BF was the lead analyst who built the main framework for the predictive model and performed the program evaluation. SK, along with BF, built the predictive model and collaborated with clinical/business leaders to implement the project. SK was a major contributor in writing the manuscript. RB designed the main SQL server database used to build the predictive model. JC was the owner and clinical lead for the described intervention. She oversaw the project in its entirety from ideation through implementation and post-evaluation. All the authors read and provided feedback on the manuscript before finalizing and approving it.

Ethical Guidelines

Although we did not conduct a randomized clinical trial, we confirm that all methods were carried out in accordance with relevant guidelines and regulations. We obtained informed consent from all participants. Additionally, we got parental consent and youth consent for participation for minors. Members who agreed to participate in our program were enrolled in the program and followed for the next 6 months. Participants were also given the option to opt out of the program at any point in time. This publication has been reviewed and approved by the internal review committee at Elevance Health.

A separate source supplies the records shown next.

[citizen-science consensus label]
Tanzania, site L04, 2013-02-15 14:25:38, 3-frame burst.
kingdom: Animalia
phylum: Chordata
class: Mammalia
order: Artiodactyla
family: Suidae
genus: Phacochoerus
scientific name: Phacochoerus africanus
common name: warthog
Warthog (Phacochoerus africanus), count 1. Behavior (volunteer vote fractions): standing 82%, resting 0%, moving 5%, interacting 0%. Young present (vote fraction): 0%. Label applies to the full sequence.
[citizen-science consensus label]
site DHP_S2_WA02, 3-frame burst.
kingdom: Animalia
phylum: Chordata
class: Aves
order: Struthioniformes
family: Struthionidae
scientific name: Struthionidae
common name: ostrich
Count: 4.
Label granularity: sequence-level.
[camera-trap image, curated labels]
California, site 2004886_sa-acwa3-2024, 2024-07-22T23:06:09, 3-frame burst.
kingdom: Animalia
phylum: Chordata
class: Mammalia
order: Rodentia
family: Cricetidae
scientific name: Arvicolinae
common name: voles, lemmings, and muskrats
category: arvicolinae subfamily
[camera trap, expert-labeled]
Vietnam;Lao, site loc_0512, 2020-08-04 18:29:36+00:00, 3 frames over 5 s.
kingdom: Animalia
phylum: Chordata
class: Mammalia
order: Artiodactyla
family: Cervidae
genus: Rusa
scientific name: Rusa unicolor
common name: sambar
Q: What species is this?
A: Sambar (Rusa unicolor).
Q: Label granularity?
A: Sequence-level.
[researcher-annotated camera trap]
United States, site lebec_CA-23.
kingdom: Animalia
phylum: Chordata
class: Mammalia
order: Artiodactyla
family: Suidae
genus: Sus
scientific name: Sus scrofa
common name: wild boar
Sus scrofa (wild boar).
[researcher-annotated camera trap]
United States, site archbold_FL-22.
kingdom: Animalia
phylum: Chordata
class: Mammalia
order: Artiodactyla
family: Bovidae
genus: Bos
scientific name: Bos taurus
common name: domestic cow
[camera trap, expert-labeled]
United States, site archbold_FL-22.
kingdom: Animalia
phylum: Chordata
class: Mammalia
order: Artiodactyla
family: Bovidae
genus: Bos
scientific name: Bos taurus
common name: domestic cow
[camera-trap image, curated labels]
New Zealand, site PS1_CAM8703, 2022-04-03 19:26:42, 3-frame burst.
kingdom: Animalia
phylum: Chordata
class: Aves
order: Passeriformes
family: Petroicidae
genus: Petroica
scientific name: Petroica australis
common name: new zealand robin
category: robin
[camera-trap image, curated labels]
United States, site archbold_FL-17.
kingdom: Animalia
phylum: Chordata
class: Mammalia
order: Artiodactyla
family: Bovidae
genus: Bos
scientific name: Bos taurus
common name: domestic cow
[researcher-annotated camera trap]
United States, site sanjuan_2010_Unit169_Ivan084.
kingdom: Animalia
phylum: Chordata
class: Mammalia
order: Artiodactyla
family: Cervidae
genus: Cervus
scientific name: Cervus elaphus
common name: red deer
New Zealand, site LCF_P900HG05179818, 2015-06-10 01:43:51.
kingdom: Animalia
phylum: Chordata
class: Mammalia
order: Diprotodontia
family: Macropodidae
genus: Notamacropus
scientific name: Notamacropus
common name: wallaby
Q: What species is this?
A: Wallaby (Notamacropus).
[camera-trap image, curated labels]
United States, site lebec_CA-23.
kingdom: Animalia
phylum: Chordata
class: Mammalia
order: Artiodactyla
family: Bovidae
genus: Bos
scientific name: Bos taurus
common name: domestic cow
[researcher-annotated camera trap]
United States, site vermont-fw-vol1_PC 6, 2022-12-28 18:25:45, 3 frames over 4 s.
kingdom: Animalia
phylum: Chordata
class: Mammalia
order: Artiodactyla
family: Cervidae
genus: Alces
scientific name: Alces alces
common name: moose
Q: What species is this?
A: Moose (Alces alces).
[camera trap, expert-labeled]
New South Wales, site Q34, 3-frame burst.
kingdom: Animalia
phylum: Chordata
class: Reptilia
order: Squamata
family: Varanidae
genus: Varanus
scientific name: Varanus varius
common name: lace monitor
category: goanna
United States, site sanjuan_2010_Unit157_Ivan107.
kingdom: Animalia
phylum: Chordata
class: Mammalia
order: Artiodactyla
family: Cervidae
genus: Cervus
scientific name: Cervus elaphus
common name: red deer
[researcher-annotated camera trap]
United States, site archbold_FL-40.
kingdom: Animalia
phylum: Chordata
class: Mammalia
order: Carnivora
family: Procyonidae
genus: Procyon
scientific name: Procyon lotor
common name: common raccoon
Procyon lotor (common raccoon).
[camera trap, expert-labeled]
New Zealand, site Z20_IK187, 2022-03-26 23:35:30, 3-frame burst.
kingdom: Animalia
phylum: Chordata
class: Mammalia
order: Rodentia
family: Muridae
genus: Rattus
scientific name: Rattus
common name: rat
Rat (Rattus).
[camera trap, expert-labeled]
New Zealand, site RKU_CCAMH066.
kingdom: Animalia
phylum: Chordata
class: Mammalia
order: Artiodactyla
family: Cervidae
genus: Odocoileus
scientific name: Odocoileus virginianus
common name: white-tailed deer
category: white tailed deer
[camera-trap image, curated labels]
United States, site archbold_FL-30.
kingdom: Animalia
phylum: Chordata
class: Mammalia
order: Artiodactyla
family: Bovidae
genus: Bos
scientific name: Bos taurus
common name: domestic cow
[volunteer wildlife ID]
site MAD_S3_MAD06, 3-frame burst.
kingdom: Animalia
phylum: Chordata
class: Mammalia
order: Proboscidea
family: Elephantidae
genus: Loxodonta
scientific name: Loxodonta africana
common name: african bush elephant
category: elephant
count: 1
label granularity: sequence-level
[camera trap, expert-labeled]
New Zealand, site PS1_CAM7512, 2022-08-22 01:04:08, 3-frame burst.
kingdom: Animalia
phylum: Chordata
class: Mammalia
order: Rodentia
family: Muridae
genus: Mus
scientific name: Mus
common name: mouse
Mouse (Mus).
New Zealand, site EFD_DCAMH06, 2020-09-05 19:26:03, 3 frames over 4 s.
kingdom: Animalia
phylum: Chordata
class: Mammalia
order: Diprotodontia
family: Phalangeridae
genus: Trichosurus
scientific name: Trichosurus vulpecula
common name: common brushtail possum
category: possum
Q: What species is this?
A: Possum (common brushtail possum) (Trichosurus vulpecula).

Availability of Data and Materials

The data that support the findings of this study are available from the Elevance Health Sandbox, but restrictions apply to the availability of those data and so are not publicly available. Data is available from the corresponding author upon reasonable request and with permission of Elevance Health, Inc.

Conflicts of Interest

The authors declare that they have no conflicts of interests (i.e., financial, and non-financial).